WASHINGTON—Clinician input will play an important part in decisions that need to be made regarding VA’s new EHR, VA officials assured lawmakers last month.

VA has established 18 EHR Councils with participation from VA medical professionals to help in decision-making. The councils represent several fields, including behavioral health, pharmacy, ambulatory, dentistry and business operations, according to VA.

“[These are] primarily comprised of clinicians in the field to enable the configuration of national standardized clinical and business workflows,” explained VA Office of Electronic Health Record Modernization Executive Director John Windom.

Windom made his comments at a hearing held by the House Committee on Veterans’ Affairs Subcommittee on Technology Modernization during which lawmakers wanted an update on VA’s implementation of the new EHR that will replace VA’s VistA.

“At some point next year, implementation will begin in earnest in Spokane and Seattle. The structure is mostly in place, but there are an enormous number of dots to connect. High-level organizational questions are still not settled. The workflow councils have a series of meetings spanning much of next year in which to hash out how the system should be configured,” said Subcommittee Chairman Rep. Jim Banks (R-IN).

He pointed out that VA has more than “1,200 distinct decisions to make often necessitating coordination with DoD.”

VA signed a contract in May with Cerner to replace VA’s legacy VistA over the next 10 years with the new system that DoD also has adopted. Since then, Windom said that the agency has taken several steps toward implementation, such as establishing its Office of Electronic Health Record Modernization.

He also told lawmakers in his written statement that VA’s approach involves deploying the EHR solution first at initial operating capabilities sites to identify challenges and correct them. VA is also learning lessons from DoD’s IOC sites to reduce potential risks during its own deployment of the system, he said.

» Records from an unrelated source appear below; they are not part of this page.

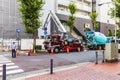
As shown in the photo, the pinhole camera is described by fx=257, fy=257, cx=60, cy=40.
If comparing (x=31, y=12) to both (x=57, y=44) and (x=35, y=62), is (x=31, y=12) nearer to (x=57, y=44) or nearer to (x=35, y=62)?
(x=57, y=44)

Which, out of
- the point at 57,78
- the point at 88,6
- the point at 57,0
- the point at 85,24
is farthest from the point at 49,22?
the point at 57,78

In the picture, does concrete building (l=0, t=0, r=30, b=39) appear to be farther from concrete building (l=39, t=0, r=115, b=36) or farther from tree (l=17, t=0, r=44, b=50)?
tree (l=17, t=0, r=44, b=50)

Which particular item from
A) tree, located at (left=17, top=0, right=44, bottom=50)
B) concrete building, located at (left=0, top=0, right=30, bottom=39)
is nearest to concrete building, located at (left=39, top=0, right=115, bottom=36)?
concrete building, located at (left=0, top=0, right=30, bottom=39)

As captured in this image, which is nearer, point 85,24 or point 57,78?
point 57,78

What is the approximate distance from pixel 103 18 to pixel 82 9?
408 inches

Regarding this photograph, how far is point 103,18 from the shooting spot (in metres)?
63.0

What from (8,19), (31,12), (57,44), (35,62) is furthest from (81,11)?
(35,62)

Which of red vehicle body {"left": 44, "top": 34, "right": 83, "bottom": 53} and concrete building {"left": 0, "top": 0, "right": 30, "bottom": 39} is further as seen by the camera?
concrete building {"left": 0, "top": 0, "right": 30, "bottom": 39}

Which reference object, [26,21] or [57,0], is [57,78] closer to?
[26,21]

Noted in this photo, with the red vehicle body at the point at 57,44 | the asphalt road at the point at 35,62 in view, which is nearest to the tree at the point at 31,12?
the red vehicle body at the point at 57,44

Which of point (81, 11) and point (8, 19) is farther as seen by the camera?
point (81, 11)

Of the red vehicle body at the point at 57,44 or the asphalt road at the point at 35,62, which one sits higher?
the red vehicle body at the point at 57,44

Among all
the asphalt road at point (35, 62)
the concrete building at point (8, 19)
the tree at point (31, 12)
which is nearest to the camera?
the asphalt road at point (35, 62)

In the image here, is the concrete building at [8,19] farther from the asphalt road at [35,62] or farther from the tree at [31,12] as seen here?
the asphalt road at [35,62]
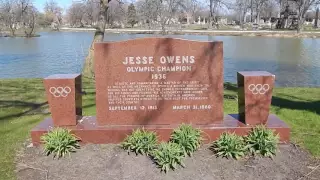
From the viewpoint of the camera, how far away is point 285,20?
265ft

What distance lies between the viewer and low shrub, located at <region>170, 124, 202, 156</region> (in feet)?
16.9

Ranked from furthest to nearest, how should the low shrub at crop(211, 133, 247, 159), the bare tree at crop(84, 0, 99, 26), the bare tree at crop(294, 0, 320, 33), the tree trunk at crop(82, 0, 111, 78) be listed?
the bare tree at crop(294, 0, 320, 33) < the bare tree at crop(84, 0, 99, 26) < the tree trunk at crop(82, 0, 111, 78) < the low shrub at crop(211, 133, 247, 159)

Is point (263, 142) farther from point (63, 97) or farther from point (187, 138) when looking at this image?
point (63, 97)

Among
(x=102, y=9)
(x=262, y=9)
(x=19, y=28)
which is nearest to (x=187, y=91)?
(x=102, y=9)

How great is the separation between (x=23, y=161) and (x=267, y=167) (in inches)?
137

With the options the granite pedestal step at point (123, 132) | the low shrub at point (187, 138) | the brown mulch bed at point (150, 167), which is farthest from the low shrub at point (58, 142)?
the low shrub at point (187, 138)

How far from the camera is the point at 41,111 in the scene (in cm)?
835

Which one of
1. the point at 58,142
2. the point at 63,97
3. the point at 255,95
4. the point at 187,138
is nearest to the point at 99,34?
the point at 63,97

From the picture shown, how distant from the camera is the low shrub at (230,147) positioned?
16.8 ft

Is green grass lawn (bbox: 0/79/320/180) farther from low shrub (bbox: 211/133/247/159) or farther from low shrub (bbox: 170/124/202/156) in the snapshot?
low shrub (bbox: 170/124/202/156)

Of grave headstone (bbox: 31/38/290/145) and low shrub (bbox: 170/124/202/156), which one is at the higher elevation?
grave headstone (bbox: 31/38/290/145)

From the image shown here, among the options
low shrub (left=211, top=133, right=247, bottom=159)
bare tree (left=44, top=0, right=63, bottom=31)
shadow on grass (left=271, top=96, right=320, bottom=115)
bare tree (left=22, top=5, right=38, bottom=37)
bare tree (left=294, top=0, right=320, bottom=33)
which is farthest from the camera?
bare tree (left=44, top=0, right=63, bottom=31)

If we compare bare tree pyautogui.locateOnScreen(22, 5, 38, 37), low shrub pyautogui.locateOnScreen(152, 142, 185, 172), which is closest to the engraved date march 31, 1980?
low shrub pyautogui.locateOnScreen(152, 142, 185, 172)

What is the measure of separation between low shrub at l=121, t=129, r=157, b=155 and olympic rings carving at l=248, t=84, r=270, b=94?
1.72 m
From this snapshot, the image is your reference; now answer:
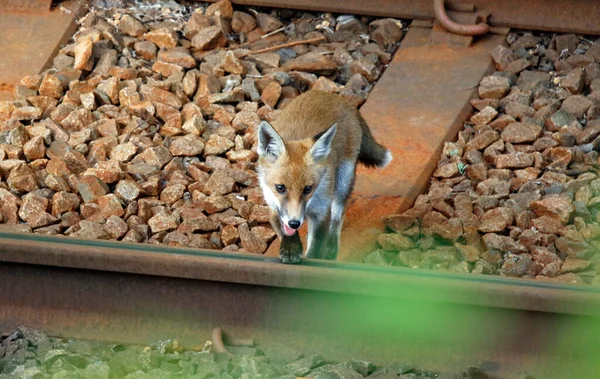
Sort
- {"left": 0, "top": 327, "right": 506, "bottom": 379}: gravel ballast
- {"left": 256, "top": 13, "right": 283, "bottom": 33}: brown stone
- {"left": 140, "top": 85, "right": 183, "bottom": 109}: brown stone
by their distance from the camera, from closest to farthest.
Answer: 1. {"left": 0, "top": 327, "right": 506, "bottom": 379}: gravel ballast
2. {"left": 140, "top": 85, "right": 183, "bottom": 109}: brown stone
3. {"left": 256, "top": 13, "right": 283, "bottom": 33}: brown stone

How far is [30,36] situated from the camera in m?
8.94

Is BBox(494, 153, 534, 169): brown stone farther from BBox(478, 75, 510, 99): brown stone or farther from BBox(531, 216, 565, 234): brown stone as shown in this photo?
BBox(478, 75, 510, 99): brown stone

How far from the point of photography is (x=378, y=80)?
8523 mm

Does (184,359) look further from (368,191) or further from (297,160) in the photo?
(368,191)

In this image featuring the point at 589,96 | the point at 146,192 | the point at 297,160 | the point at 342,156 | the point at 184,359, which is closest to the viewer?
the point at 184,359

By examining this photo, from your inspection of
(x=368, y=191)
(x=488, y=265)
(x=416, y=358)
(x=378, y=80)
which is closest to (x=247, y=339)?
(x=416, y=358)

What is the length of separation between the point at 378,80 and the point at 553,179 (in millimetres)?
1797

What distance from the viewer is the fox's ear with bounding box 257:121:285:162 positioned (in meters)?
6.10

Cerner Corp. president of government services Travis Dalton told lawmakers that the company has “learned hard lessons” from DoD’s initial implementation. As a result, Dalton said Cerner is engaging with the VA implementation sites “early and often.” He said the company is “getting regular design reviews and making sure it is understood what those decisions are that are being made.”

Productivity Issues

Meanwhile, lawmakers had several questions. House Committee on Veterans’ Affairs Chairman Rep. Phil Roe, MD (R-TN) wanted to know how VA will deal with a “productivity hit” that is expected during the initial transition at its first sites.

“There have been discussions at the VA about designing the Cerner implementation to limit the productivity hit to 10%. Do you think that’s possible?” he asked.

Laura Kroupa, MD, acting chief medical officer of the VA Office of Electronic Health Record Modernization, responded that the agency is “making active plans to mitigate the loss in productivity that will occur during training and go live.”

She said a committee headed by VHA is reviewing various strategies, including using its telehealth capacity to see patients while clinicians at the IOC sites are being trained. Another option is ‘looking at temporary staff to help treat patients while the staff at the sites are involved,” Kroupa noted.

“We are looking at how we can use community resources, if there is a decrease in capacity,” she said.

The chairman of the House Committee on Veterans’ Affairs, Rep. Phil Roe, MD, (R-TN), suggested that having personnel immediately available to help when a clinician is having trouble with the system is what will work best.

“That will stop a lot of the decrease in productivity,” Roe emphasized.

Meanwhile, Rep. Mike Coffman (R-CO) said that neither DoD nor VA “has taken the lead” to ensure the establishment of an integrated EHR and that “one of them has to have ownership for it.” He said that this is what led to “failures and problems in the past.”


“One of them has to call the shots,” he said.

Windom said that VA Secretary Robert Wilkie has encouraged his office to look at efficiencies between the agencies and that he “feels good” about the working relationship VA has with DoD.

The agencies recently signed a joint statement pledging to “implementing a single, seamlessly integrated electronic health record that will accurately and efficiently share health data” between the two agencies and ensure interoperability with their “networks of supporting community healthcare providers.”

“What I can tell you over the past 20 months is that we have succeeded over every milestone that we have encountered or desired to achieve. I’ve seen nothing but unity in pursuit of this mission amongst the entities that are alleged to be fractured over the years. They have come together,” Windom said.

He added that it is important to “have disagreements” and “healthy tension” because this is what “keeps them” on their toes.